** Фрагмент документа **
——

Сбдовник. — Учитель. — Когда я думаю о Боге первых дней, я неуклонно вижу его садовником. Когда я думаю о Боге первых дней, я неуклонно думаю о Гёте последних. Когда я думаю о Гёте последних, я неуклонно думаю о кн. Волконском. Есть книги кн. Волконского более близкие, по объекту — сущности Гёте, нежели «Родина» («Художественные отклики» напр<имер>. В «Родине» — героической самоотверженностью автора — много отдано временному, окружающему, вне его сущности происходящему: «Пусть другие, если им интересно, говорят обо мне, я предпочитаю говорить о других». Это слово Волконского о его директорстве можно отнести ко всей его книге. Вся книга о других. Каким же чудом я, читатель, из всех этих других вывела только одно: его? Простое и чудесное чудо: личность, то, чего не скроешь даже в приходо-расходной книжке! Запись виденного, слышанного, взвешенного, но: увидено его глазами, услышано его ушами, взвешено на его весах, и — в итоге — бренное спадает как шелуха, как скорлупа, из всей книги, над всей книгой гётевский осиянный лоб. Так, книга бытовая, почти злободневная — превращается в document divin[169] (Достаточно с нас — humains!)[170] В этом его основное родство с Гёте: «alles Vergдngliche ist nur ein Gleichnis».[171] Гёте на жизнь смотрел не «со стороны», а — с высоты. Со стороны глядя — только одну сторону и увидишь! Это лучше, конечно, чем смотреть из гущи (церковной ли, базарной — едино!), но… Войдя в храм, мы не найдем лучшего места, нежели хоры:

и к куполу ближе — и алтарь не заслонен спинами. Хоры менее высокомерны, чем первые места на плоскости! Хоры — это уединение, первые места на плоскости — утверждение своих бренных земных прав. Революция первых вольна сделать последними, высших она никогда не сделает низшими. Взгляд с хор (то же — что конный!) — взгляд божеский: если на плоскости и действенны те или иные перегородки (перед князем — княжеская, перед рабочим — пролетарская!), сверху — они все равны, все равно-ничтожны, все — внизу. Бедные сословные закуты!

«A vol d'oiseau», «dans les nuages»,[172] все, чем мировое мещанство клеймит духовное избранничество, — неосознанная истина, отдавание должного. Превосходство горы над равниной в том, что ей открыты все дали. И не удержусь не привести здесь одного вскользь и в другой книге оброненного наблюдения кн. Волконского: «Дали недвижны, — отсюда спокойствие высот». — Не знай я, что это сказано Волконским, я бы непременно назвала Гёте.

* * *

Итак, кн. Волконского я смело могу назвать — учителем жизни. Что же касается до его творчески-лекторской деятельности, столь близкой театру, здесь я вдвойне не судья: судьей можно быть лишь в вопросе спорном, — ценность же кн. Волконского — несомненность, и судьей должно быть любящим, — пишущий же эти строки даже и не любопытствует театру. Знаю только, как случайный очевидец, что на росписях лекций во всех учебных заведениях, где читал Волконский, против графы: предмет — стояло: «Волконский». — Волконский читает Волконского.

——

** Строки набора данных **
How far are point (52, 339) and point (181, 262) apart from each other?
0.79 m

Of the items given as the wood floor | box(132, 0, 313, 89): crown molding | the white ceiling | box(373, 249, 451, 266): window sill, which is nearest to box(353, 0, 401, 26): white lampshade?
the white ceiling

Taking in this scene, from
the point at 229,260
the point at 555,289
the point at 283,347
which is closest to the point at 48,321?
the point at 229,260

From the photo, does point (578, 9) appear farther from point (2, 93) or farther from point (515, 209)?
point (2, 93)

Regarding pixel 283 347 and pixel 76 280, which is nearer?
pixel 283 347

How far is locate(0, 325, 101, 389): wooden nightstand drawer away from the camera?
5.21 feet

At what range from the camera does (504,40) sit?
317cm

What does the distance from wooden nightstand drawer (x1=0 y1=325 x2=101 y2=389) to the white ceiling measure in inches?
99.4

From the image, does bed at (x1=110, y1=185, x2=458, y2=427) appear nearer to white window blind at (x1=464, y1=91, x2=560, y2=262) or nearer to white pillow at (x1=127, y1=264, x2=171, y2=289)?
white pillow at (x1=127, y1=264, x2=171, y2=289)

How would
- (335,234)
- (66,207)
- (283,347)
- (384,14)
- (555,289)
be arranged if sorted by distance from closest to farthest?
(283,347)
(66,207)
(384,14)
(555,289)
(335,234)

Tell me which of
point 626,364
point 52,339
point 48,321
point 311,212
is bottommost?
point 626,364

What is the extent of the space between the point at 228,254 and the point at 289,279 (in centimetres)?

——

** Письменное задание **
Ответьте по фрагменту документа на три вопроса:
1. Кем видится Бог первых дней, когда о нем думает пишущий?
2. Какое место в храме названо лучшим?
3. Что стояло на росписях лекций против графы «предмет»?

** Решение задания **
1. Садовником.
2. Хоры.
3. «Волконский».